# START OF Raw data

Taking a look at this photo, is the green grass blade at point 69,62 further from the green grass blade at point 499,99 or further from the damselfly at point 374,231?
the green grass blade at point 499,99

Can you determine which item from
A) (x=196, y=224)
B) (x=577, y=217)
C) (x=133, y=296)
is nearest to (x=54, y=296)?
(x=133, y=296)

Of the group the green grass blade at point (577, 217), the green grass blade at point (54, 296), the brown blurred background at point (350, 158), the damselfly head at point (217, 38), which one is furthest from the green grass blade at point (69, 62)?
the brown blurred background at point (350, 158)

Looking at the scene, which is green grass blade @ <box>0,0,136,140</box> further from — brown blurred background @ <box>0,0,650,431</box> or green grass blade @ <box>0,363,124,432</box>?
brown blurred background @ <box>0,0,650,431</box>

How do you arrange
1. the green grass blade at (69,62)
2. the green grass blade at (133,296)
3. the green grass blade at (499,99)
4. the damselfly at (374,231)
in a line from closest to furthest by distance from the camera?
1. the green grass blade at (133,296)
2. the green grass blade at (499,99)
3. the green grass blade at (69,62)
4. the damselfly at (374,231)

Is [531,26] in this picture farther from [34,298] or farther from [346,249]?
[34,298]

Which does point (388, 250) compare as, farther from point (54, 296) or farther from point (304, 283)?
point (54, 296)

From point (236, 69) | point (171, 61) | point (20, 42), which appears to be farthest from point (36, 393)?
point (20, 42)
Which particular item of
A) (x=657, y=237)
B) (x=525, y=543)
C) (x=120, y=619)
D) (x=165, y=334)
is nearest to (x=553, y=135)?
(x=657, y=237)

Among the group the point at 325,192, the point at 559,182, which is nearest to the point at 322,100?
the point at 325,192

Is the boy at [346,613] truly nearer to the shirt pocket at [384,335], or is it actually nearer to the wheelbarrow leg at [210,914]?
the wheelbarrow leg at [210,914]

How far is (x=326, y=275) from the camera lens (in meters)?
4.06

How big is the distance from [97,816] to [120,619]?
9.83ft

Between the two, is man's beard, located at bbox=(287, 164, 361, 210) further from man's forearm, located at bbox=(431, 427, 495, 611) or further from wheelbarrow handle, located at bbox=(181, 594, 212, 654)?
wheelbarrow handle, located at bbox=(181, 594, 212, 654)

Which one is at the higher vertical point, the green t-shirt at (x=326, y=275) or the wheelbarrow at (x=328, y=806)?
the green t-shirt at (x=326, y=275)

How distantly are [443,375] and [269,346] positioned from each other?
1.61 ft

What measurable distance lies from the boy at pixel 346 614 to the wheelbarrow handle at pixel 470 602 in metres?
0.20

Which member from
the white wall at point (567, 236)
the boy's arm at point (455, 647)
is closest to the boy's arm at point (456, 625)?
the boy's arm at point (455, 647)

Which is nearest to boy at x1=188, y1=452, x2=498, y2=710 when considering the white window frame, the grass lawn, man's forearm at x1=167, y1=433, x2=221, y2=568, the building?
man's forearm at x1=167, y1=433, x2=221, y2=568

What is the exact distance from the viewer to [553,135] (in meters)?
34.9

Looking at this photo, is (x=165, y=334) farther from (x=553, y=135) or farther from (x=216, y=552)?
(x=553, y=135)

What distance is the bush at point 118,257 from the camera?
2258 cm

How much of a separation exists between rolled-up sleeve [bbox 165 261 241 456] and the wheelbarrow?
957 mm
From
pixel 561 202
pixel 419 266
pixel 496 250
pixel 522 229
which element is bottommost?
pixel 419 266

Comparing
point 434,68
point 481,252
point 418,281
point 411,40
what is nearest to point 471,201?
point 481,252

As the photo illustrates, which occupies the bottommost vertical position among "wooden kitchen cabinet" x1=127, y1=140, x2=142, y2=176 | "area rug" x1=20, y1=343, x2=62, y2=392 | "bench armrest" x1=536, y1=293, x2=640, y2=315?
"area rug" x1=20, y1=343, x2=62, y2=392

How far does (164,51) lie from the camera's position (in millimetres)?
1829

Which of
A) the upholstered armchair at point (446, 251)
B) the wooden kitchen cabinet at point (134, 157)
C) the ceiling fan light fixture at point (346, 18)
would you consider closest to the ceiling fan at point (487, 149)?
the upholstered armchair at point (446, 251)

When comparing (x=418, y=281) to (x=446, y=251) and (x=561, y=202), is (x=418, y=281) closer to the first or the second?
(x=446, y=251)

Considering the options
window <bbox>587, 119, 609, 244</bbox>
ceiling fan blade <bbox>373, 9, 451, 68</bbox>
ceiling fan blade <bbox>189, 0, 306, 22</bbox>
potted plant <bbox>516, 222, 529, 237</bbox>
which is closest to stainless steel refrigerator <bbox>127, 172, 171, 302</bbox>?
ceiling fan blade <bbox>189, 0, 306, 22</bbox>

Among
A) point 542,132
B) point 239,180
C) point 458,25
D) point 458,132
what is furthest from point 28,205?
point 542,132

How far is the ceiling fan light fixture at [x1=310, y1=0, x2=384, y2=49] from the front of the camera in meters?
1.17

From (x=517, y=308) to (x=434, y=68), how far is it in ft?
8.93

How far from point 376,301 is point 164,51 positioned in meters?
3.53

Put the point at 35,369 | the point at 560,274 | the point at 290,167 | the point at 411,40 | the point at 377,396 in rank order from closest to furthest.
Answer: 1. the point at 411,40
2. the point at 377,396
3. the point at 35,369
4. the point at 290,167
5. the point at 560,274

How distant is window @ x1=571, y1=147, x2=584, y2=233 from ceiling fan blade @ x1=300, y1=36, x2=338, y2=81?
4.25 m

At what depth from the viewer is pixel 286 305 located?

# END OF Raw data

Starting at the line that contains "How distant is" and continuing through the end of the data, rewrite those lines with "pixel" changed to "point" and everything else left unchanged.

> Solution to the problem
How distant is window @ x1=571, y1=147, x2=584, y2=233 from ceiling fan blade @ x1=300, y1=36, x2=338, y2=81?
4.25 m

At what depth from the viewer is point 286 305 located?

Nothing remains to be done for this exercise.